Build and handling are where the differences become easier to feel. The Brightin Star is all metal and glass, with a stiff, de-clicked aperture ring that suits quiet video work but can feel stubborn when you want quick changes. The Viltrox counters with a lighter body, a more refined, clicky aperture ring, and slightly better corner sharpness once you look at the edges of the frame. Arthur also highlights vignetting and geometric behavior on a detailed test scene, where the Viltrox shows a bit more pincushion and darker corners while still keeping lines under control. Autofocus is essentially a wash, with both lenses using STM motors and tracking faces reliably, which matters more than the marketing line about “AI intelligent subject tracking recognition” printed on the Brightin Star box.

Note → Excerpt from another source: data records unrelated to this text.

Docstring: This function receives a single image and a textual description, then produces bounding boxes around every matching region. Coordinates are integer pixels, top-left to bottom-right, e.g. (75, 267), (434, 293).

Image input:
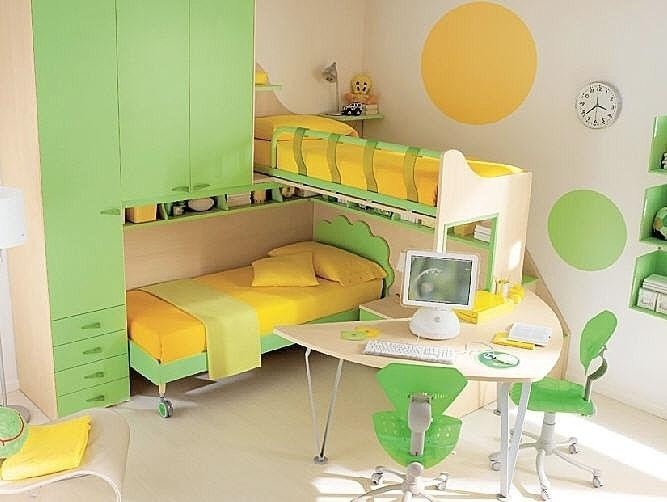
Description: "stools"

(0, 404), (130, 502)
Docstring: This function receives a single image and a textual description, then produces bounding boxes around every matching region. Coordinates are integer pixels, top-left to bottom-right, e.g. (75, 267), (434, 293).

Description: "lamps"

(326, 59), (342, 113)
(0, 183), (26, 251)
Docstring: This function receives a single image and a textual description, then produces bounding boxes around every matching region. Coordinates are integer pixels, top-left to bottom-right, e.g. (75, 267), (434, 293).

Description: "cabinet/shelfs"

(628, 114), (667, 318)
(116, 0), (256, 204)
(1, 1), (132, 419)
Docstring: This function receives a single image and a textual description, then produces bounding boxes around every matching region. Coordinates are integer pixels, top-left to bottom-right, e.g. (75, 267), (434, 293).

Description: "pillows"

(254, 114), (360, 146)
(248, 239), (390, 289)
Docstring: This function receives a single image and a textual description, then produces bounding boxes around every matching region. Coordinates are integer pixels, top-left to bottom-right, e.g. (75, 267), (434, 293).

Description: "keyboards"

(362, 340), (453, 364)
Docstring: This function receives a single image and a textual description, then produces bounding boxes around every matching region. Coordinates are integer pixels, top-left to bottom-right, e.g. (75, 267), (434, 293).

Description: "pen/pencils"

(492, 271), (512, 284)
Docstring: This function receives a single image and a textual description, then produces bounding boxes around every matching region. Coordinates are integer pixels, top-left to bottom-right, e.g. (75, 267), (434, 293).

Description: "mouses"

(497, 355), (519, 365)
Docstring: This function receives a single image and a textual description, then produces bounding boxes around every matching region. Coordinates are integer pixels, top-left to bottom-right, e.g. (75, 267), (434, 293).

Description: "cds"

(356, 325), (380, 338)
(341, 329), (364, 341)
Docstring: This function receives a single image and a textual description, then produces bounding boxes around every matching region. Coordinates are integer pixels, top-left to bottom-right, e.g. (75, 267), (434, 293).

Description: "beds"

(257, 110), (531, 242)
(120, 213), (396, 418)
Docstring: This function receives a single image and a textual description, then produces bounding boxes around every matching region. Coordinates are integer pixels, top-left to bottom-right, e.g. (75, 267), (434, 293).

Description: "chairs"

(488, 310), (617, 500)
(349, 363), (468, 502)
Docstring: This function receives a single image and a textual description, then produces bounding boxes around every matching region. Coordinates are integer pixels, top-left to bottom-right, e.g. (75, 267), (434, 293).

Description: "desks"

(259, 288), (564, 500)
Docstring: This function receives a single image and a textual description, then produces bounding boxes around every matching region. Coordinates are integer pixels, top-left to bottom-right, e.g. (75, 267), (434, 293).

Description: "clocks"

(574, 81), (622, 130)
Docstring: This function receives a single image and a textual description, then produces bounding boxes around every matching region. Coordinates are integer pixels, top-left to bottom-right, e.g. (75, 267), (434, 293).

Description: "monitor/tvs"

(401, 250), (477, 340)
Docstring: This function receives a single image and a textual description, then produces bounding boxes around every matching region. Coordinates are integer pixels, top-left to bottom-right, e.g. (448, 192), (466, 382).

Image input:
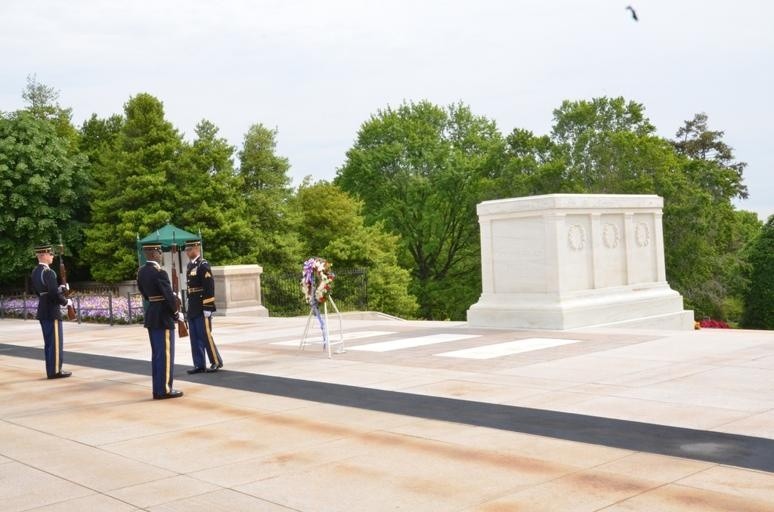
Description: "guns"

(55, 229), (77, 322)
(172, 231), (188, 338)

Arthur talks through the trade-offs between the Brightin Star’s slightly brighter f/1.8 aperture and build quality versus the Viltrox’s smaller footprint, corner performance, and smoother overall shooting experience, then backs it up with side-by-side portraits of family, backlit shots in harsh sun, and stopped-down tests. You also see how quickly both lenses have brought the entry price for a full frame portrait setup down, with body and lens combinations landing around the $1,000 mark. Check out the video above for the full rundown.
1 Comment
As a professional portrait photographer I can say there is no perfect portrait lens of any length. Just like portrait painters do not have the perfect brush. It is the photographer and the subject and how they interact. Sadly for this site that will not sell product. Portraiture is a human connection.